Tanto tuonó che poi piovve. Il presidente della Repubblica Sergio Mattarella sceglie il primo maggio per richiamare il Governo dopo la settimana nera appena trascorsa dal premier Conte che si è visto attaccare da Regioni, sindacati, associazioni di categoria, ma soprattutto da numerosi ex esponenti della Corte Costituzionale che hanno bocciato l’abuso di Dpcm e di voti di fiducia per la conversione di decreti legge.
“Serve in questa situazione di grave emergenza “un responsabile clima di leale collaborazione tra le istituzioni e nelle istituzioni” ha tuonato Mattarella in modo secco spiegando che non é certo questo il momento di “vanificare i sacrifici fin qui fatti”. Ha proseguito Mattarella bacchettando il Governo: “sono necessarie indicazioni, ragionevoli e chiare, da parte delle istituzioni di governo”.

“La ripresa é possibile – aggiunge il Capo dello Stato – perché nei quasi due mesi precedenti siamo riusciti ad attenuare molto la pericolosità dell’epidemia. Dobbiamo difendere questo risultato a tutela della nostra salute”,

Conclude Mattarella, in un altro passaggio cruciale del suo intervento: “L’Italia, concorde e unita, deve saper ridisegnare attraverso il lavoro.
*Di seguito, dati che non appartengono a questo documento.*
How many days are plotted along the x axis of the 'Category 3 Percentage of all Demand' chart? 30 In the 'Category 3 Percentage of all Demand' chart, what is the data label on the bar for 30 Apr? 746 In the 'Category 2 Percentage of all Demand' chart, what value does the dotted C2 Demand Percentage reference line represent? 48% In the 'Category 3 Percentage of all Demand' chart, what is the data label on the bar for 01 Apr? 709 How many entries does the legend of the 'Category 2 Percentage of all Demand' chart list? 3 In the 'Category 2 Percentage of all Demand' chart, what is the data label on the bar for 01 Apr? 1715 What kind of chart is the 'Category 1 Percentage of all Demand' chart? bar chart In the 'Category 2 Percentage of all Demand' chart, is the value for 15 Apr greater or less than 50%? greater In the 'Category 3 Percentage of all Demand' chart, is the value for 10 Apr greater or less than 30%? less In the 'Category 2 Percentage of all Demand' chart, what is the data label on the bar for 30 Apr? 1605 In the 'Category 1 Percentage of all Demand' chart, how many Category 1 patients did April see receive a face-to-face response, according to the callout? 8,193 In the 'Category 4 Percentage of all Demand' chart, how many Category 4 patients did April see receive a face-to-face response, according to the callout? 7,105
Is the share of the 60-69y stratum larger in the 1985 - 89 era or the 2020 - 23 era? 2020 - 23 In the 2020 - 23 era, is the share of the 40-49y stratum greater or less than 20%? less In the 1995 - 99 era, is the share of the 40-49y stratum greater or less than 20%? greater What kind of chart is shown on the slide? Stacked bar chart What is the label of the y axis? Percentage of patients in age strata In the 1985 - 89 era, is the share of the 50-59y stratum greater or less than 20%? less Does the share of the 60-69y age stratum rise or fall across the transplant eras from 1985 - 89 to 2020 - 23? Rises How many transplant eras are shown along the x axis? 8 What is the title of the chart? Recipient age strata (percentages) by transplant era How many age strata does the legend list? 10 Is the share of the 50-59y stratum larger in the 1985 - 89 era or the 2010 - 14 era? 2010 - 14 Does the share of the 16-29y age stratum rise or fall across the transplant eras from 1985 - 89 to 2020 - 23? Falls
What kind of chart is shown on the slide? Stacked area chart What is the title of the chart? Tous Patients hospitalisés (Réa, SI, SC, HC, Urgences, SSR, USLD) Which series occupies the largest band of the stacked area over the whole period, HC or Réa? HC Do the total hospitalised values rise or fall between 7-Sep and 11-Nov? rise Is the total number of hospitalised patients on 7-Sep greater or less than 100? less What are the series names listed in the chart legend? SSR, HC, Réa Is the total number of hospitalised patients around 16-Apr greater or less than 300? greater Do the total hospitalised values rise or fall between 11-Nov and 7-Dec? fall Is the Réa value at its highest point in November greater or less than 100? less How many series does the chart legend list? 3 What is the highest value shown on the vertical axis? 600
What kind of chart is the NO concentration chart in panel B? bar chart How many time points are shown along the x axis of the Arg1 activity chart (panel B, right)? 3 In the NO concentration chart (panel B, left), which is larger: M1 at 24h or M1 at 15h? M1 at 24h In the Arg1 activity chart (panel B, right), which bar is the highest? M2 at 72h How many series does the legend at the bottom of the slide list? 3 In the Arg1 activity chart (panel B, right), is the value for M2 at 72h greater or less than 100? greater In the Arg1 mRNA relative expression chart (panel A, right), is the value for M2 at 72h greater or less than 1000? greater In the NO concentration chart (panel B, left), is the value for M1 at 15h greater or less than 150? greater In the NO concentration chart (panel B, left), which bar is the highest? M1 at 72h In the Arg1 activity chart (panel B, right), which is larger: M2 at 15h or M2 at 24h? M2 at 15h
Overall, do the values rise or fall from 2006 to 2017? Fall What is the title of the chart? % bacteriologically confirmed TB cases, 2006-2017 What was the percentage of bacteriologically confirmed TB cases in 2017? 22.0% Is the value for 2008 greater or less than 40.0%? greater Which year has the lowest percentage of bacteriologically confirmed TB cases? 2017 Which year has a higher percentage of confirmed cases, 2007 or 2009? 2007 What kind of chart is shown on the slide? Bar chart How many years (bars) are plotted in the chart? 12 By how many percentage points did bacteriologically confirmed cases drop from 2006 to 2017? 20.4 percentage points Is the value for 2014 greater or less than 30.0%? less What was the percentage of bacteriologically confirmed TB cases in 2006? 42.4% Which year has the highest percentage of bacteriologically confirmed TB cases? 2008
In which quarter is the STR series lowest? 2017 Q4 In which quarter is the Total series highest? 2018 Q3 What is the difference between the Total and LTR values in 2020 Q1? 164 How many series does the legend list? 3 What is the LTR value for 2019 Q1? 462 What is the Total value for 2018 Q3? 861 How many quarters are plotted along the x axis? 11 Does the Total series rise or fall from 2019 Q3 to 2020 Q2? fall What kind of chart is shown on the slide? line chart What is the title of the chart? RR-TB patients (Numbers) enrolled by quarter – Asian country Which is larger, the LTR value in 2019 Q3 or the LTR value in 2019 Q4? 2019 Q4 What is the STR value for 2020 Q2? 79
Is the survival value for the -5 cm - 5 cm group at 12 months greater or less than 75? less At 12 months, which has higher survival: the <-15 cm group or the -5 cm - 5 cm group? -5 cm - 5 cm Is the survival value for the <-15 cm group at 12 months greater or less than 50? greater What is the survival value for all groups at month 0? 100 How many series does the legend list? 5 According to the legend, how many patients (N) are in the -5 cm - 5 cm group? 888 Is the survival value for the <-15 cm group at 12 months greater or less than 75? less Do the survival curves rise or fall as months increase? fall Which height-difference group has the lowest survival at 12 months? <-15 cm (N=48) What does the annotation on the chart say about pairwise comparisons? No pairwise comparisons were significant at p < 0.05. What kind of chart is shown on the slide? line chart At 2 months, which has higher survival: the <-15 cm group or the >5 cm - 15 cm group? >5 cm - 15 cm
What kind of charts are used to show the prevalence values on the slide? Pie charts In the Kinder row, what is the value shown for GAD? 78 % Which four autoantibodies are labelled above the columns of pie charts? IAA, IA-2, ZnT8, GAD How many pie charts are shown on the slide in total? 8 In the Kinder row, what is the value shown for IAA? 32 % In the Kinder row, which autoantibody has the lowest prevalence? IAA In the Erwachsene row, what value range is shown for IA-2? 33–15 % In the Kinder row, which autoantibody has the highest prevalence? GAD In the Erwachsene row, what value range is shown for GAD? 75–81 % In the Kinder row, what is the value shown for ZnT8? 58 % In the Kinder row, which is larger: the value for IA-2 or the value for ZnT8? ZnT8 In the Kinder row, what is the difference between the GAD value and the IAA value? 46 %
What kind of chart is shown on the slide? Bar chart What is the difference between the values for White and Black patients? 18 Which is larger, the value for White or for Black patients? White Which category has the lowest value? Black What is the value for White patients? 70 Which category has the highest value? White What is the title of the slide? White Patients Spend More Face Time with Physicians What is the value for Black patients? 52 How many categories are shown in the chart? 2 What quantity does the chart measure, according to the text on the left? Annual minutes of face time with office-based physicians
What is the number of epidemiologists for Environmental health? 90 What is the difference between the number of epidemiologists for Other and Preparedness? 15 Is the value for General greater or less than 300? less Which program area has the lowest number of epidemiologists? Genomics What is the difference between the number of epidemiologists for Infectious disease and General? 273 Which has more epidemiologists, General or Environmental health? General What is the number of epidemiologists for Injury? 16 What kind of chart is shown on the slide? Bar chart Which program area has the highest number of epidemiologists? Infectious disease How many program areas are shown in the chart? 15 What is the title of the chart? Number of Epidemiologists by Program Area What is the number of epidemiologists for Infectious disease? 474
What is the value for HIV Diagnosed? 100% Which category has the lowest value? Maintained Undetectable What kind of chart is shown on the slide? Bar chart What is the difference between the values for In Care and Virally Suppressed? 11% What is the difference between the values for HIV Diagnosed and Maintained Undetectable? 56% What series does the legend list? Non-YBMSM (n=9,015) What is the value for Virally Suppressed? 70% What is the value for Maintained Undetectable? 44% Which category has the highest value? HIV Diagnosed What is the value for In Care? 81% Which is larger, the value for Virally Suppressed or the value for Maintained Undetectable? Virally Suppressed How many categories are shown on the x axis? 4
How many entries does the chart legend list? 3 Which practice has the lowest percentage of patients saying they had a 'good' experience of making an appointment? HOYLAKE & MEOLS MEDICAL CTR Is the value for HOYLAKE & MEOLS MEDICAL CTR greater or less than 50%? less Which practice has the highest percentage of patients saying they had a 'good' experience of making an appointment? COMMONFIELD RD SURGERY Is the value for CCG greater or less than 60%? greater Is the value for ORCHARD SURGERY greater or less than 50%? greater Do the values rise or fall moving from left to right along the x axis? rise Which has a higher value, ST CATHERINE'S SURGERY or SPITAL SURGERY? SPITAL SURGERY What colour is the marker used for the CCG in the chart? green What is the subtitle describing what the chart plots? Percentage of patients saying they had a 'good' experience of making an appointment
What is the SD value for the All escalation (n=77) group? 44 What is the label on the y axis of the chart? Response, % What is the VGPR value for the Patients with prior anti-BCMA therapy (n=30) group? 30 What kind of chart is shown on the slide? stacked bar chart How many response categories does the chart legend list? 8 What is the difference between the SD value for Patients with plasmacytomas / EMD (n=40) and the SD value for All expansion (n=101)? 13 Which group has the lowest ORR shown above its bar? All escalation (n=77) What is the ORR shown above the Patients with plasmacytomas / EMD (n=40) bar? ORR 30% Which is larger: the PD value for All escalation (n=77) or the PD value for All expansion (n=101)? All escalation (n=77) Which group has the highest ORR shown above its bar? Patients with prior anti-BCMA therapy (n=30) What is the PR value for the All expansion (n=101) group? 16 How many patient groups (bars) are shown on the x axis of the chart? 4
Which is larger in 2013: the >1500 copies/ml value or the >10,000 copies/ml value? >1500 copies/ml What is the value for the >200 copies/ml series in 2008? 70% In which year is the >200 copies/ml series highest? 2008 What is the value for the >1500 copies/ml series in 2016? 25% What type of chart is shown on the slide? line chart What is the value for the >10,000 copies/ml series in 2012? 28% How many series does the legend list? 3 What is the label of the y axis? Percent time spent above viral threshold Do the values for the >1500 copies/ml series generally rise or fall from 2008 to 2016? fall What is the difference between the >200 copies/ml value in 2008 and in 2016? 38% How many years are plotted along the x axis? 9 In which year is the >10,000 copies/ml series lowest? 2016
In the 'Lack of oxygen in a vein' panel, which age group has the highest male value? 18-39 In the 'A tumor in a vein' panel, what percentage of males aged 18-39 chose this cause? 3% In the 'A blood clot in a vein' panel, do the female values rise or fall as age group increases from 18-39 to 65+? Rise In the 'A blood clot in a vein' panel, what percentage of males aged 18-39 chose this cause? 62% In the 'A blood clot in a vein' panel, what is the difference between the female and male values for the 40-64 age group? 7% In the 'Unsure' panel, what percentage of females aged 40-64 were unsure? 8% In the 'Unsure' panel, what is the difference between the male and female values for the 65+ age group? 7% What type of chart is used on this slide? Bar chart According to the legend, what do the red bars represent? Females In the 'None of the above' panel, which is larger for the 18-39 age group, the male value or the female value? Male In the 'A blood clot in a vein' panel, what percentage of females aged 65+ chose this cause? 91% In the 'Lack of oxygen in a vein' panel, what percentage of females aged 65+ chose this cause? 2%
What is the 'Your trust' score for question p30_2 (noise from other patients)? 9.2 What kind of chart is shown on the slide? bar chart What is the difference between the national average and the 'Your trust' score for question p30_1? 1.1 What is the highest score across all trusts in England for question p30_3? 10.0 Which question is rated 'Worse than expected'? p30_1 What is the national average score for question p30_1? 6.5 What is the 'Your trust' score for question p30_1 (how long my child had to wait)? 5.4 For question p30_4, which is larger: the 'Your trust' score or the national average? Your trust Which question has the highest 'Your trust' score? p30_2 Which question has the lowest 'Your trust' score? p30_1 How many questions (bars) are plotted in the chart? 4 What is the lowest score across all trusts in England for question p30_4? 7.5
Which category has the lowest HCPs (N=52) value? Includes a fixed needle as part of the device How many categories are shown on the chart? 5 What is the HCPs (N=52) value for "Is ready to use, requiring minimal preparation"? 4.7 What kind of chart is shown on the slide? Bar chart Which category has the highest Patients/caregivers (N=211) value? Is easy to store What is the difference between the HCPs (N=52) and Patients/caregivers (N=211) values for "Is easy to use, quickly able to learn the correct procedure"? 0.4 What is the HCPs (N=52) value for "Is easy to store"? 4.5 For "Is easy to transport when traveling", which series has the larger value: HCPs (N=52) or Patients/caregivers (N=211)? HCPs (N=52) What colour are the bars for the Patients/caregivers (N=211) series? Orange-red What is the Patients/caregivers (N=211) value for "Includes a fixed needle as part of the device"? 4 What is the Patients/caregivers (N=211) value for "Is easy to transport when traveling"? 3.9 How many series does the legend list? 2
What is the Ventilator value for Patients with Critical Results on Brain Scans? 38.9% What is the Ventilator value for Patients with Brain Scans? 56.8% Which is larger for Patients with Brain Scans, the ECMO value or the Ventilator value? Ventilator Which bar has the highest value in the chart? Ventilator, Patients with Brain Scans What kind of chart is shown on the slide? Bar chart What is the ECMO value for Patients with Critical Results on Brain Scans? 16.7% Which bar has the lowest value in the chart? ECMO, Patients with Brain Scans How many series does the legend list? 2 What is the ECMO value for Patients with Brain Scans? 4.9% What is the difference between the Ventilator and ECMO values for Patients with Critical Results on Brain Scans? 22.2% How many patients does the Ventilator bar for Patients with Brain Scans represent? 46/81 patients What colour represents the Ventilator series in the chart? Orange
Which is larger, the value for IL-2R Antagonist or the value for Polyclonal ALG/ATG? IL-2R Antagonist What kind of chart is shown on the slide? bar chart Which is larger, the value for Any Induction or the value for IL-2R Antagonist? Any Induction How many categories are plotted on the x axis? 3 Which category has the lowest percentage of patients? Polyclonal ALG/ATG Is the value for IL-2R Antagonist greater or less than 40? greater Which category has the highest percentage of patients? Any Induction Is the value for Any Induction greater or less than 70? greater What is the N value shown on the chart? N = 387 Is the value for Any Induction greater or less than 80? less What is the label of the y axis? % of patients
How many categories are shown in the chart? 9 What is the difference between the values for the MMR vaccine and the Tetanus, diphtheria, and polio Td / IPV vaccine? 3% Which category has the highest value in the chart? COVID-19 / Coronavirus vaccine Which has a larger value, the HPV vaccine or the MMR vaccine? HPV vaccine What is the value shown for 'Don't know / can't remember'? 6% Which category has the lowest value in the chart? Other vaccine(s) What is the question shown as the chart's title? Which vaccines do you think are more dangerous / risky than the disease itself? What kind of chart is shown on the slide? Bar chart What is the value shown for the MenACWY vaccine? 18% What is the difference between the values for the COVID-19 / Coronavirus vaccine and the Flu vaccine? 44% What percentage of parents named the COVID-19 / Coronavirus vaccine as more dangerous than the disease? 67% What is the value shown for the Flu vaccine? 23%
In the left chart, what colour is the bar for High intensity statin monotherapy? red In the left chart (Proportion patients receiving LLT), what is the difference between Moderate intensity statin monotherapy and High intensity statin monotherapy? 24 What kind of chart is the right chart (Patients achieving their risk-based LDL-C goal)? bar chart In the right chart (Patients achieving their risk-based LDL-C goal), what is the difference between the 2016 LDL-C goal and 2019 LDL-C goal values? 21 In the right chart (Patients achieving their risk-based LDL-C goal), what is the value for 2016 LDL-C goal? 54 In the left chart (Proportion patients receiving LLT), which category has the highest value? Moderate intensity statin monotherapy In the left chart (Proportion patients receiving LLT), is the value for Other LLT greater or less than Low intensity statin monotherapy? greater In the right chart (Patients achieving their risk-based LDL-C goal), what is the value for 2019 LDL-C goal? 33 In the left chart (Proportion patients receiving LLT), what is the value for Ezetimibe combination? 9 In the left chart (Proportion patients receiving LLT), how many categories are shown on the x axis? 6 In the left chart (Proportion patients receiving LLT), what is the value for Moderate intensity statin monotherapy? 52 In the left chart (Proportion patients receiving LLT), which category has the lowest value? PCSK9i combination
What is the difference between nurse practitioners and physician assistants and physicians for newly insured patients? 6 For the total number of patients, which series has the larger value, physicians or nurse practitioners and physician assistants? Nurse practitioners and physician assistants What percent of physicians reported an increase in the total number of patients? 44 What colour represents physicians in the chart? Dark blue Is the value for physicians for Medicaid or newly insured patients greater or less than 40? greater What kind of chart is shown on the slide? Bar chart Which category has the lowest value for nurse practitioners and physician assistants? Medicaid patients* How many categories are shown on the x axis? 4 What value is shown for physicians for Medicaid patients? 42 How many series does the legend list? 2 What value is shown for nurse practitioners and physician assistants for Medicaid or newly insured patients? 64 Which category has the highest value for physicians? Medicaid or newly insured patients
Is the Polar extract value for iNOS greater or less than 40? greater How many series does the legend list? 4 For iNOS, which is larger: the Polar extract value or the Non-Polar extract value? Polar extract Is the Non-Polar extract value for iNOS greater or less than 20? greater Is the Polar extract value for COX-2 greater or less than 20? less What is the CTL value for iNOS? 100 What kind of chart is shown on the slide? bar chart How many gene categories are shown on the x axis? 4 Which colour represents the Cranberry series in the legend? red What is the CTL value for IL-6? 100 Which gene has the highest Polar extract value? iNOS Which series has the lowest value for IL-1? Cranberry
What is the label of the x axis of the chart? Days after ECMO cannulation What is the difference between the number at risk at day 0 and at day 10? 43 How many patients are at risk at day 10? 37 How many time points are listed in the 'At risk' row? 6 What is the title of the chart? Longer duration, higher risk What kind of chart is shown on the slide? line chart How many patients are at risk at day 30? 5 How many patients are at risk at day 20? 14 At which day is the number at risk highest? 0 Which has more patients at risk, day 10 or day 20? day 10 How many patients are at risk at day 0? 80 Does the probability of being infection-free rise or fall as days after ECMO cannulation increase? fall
La battuta d’arresto che abbiamo subito spinge ad accelerare verso un cambiamento che deve valorizzare e non subire fenomeni come la globalizzazione e la digitalizzazione dell’economia, con scelte lungimiranti. Non ci può essere Repubblica senza lavoro, come afferma solennemente il primo articolo della nostra Costituzione”.

E perché ció si possa realizzare Mattarella ricorsa all’Esecutivo le sue responsabilità ribadendo che è necessario “un equo, efficace e tempestivo sostegno alle famiglie e alle attività produttive, a quanti sono rimasti disoccupati e senza reddito, in modo da conservare intatte tutte le risorse del nostro capitale sociale. Alla ripresa vanno indirizzati, in modo concorde, gli sforzi di tutti, senza distrazioni o negligenze. Orgogliosi della nostra Carta costituzionale la assumiamo come una costante sollecitazione a superare gli ostacoli che si frappongono a una piena affermazione del diritto al lavoro, a un buon lavoro. Le istituzioni sono chiamate a fare la loro parte”.